The Angel and Daniel Johnston (Excerpt from DVD feat: Danile supported by James & Adem)
Although Adrian and James recorded their parts for this release separately and took a determinedly lo-fi approach, in keeping with Johnston’s DIY ethic, this feels very complete and satisfying, perhaps benefitting from the comradeship that has developed through touring together. Adrian recalls that both had already started making scratchy recordings of Daniels songs by way of homework for the Barbican show. But in building on those, both also describe having fun with this and using techniques that they wouldn’t normally, thus grabbing odds and sods readily at hand to add sound effects and so forth. The results were sent to and fro until deemed complete.
Whether you already have interest in Daniel or have it sparked by this release, the record itself (and yes it does come on vinyl) is a lovely thing in its own right. The songs meander a course through sad, funny, mysterious and profound. It’s short sweet and perfectly formed. As you would expect from Adrian and James the vocals are exquisite, but the sonic tinkering is absorbing and intriguing without distracting. It sounds otherworldly and unique in its own right, yet paradoxically simpatico with Daniel himself.

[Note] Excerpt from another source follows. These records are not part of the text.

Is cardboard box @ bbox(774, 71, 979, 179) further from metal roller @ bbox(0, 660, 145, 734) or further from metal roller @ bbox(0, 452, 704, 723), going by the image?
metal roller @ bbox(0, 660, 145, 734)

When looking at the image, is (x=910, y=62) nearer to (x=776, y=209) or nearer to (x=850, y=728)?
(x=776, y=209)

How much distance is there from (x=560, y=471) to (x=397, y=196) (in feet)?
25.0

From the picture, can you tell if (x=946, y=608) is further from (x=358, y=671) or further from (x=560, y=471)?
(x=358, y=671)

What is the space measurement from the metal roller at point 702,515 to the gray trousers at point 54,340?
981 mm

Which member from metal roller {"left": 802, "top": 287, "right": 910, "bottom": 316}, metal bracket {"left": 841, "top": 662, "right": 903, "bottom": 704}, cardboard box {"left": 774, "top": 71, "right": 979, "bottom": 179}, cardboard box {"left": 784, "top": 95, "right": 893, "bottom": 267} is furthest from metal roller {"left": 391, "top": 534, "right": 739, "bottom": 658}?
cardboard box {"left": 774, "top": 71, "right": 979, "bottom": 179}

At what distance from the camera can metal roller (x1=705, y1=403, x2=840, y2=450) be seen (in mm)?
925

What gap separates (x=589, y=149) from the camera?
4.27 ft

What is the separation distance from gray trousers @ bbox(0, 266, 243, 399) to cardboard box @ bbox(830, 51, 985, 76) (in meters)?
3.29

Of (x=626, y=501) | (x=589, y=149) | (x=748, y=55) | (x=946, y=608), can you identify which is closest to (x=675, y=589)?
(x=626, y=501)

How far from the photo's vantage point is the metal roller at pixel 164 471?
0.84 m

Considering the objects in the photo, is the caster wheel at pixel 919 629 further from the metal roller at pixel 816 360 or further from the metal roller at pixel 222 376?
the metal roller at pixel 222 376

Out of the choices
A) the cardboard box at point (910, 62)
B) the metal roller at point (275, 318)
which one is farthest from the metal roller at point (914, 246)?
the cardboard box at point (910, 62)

You can’t help but wonder after the man who can write something as beautiful as the opener True Love Will Find You In The End, or the strangely titled Walking The Cow. A sense of the mental torture pops up in Monkey In The Zoo, making the difficulty of the limelight Daniel obviously experienced all the more poignant.
Credit then to Adrian’s label Chemikal Underground for giving this a proper release and possibly giving James, who has a guilty confession on his website, (tsk!), a little absolution. Further credit goes to them for sending out a vinyl copy for review, making the process all the more enjoyable. Further explorations of Daniels oeuvre may very well confound and/or delight in equal measure, so the run out groove of side two may well be the perfect place to let it rest, but that’s your choice. Of course the other prospect that this raises is whether future collaborations between Adrian and James might be forthcoming. Now there’s a thought worth hanging onto.